Big Tech has deep pockets, which means that even if it creates a system of hair-trigger moderation that takes down anything remotely controversial on sight, it will still attract a staggering number of legal threats.

There’s a useful analogy here to FTX, the disgraced, fraudulent cryptocurrency exchange. Like Big Tech, FTX has some genuinely aggrieved users, but FTX has also been targeted by opportunistic treasure hunters who have laid claims against the company totaling 23.6 quintillion dollars.

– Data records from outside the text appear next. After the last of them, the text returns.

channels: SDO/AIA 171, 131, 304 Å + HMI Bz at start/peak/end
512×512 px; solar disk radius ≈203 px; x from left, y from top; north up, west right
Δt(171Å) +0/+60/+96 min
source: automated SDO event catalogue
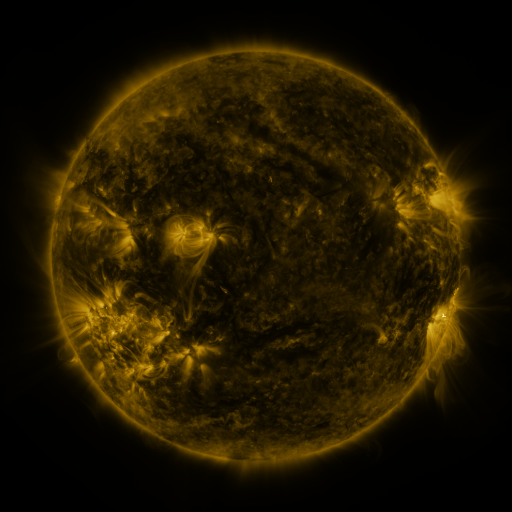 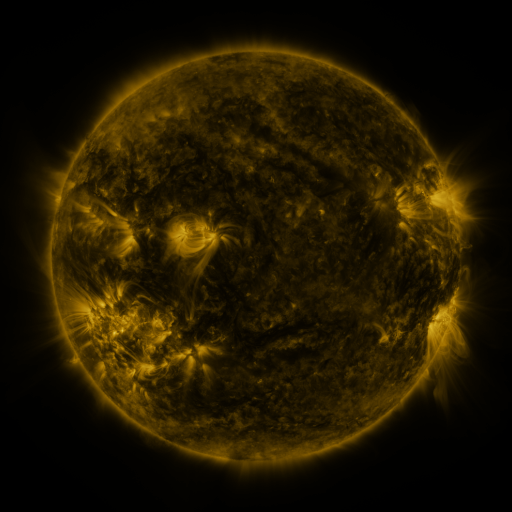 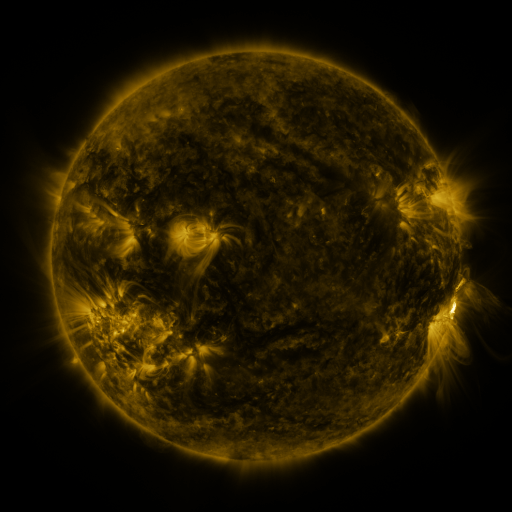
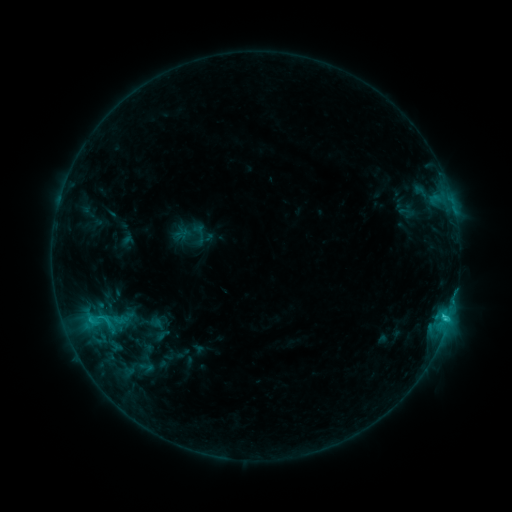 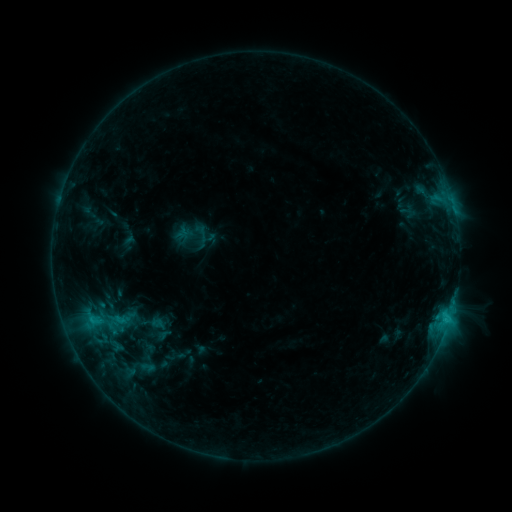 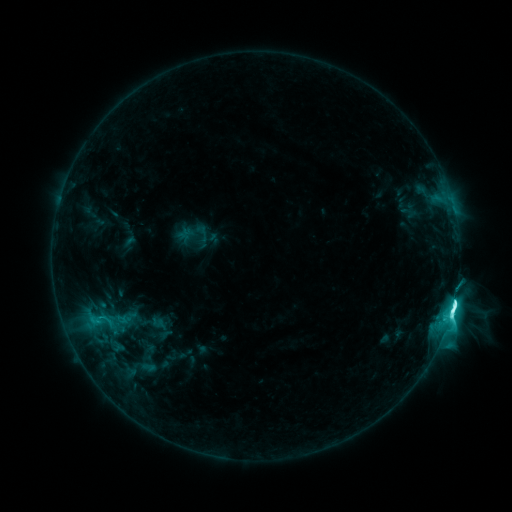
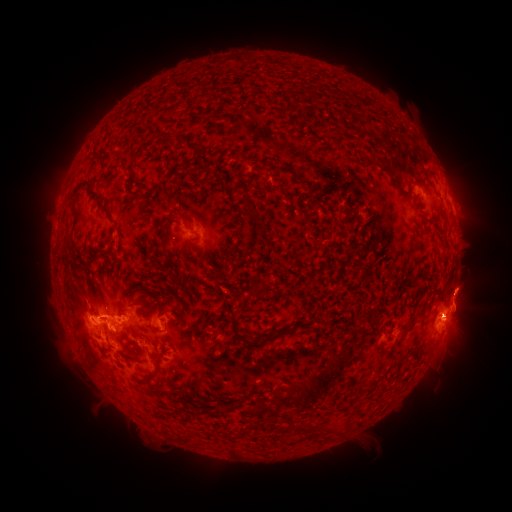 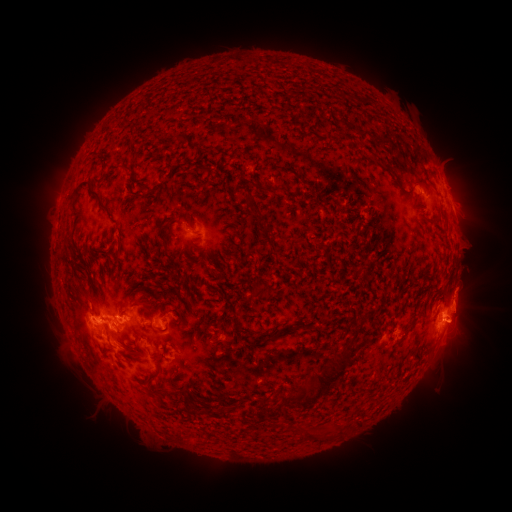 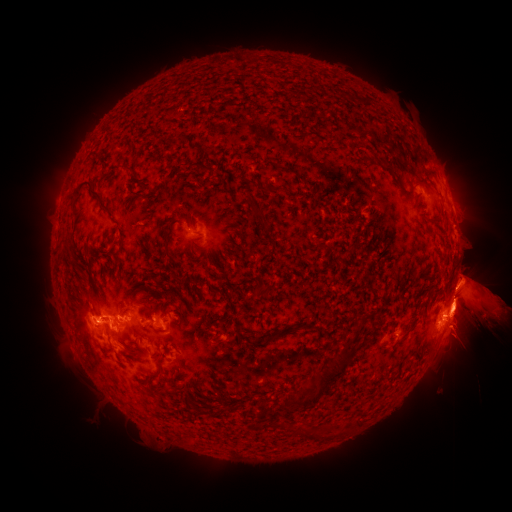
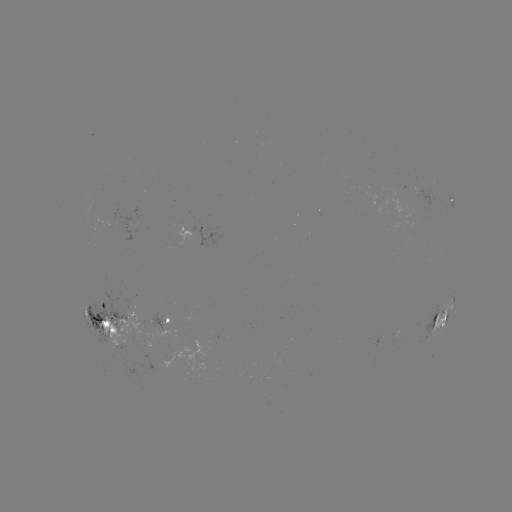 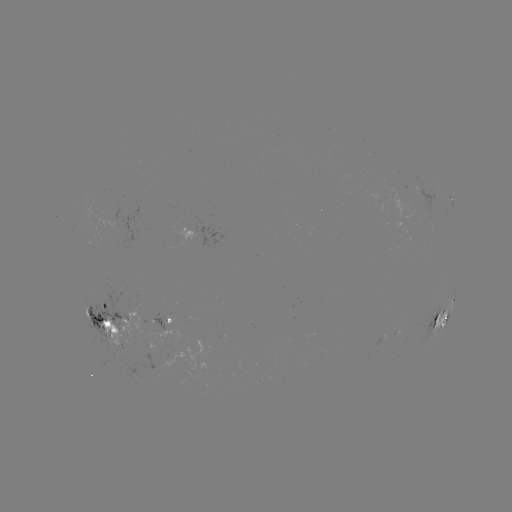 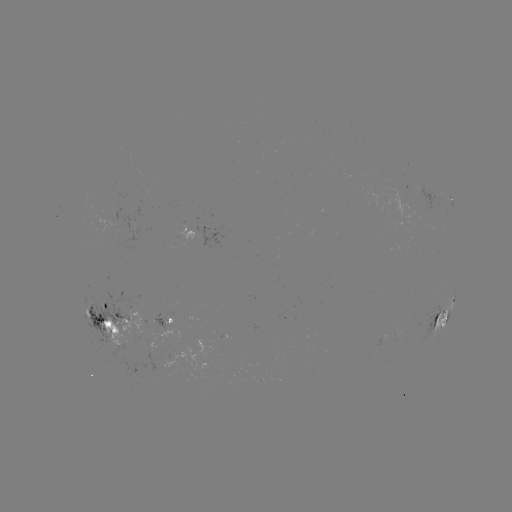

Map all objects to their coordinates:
emerging-flux region: (121, 313)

We know what Big Tech will do in a post-230 world, because some of us are already living in that world. Donald Trump signed SESTA-FOSTA into law in 2018. The law was billed as a narrowly targeted measure to make platforms liable for failing to intervene in cases where they were aware of human trafficking. In practice, the law has been used to indiscriminately target consensual sex work, placing sex workers in harm’s way (just as we predicted).

Without Section 230, Big Tech will shoot first, ask questions later when it comes to taking down controversial online speech (like #MeToo or Black Lives Matter). For marginalized users with little social power (again, like #MeToo or Black Lives Matter participants), Big Tech takedowns will be permanent, because Big Tech has no incentive to figure out whether it’s worth hosting their speech.

Meanwhile, for the wealthy and powerful, a post-230 world is one where dictators, war criminals, and fraudsters will have a new, powerful tool to silence their critics.

A post-230 world, in other words, is a world where Big Tech is infinitely worse for the users who already suffer most from the large platforms’ moderation failures.

But it’s also a world where it’s infinitely harder to start an alternative to Big Tech’s gigantic walled gardens.

No wonder tech billionaires support getting rid of Section 230: they understand that their overgrown, universally loathed services are vulnerable to real alternatives.

Four years ago, the Biden Administration declared that promoting competition was a whole-of-government priority (and we cheered). Getting rid of Section 230 will do the opposite: freeze the internet in its current, monopolized state, creating a world where the rule of today’s tech barons is never challenged by a more democratic, user-centric internet.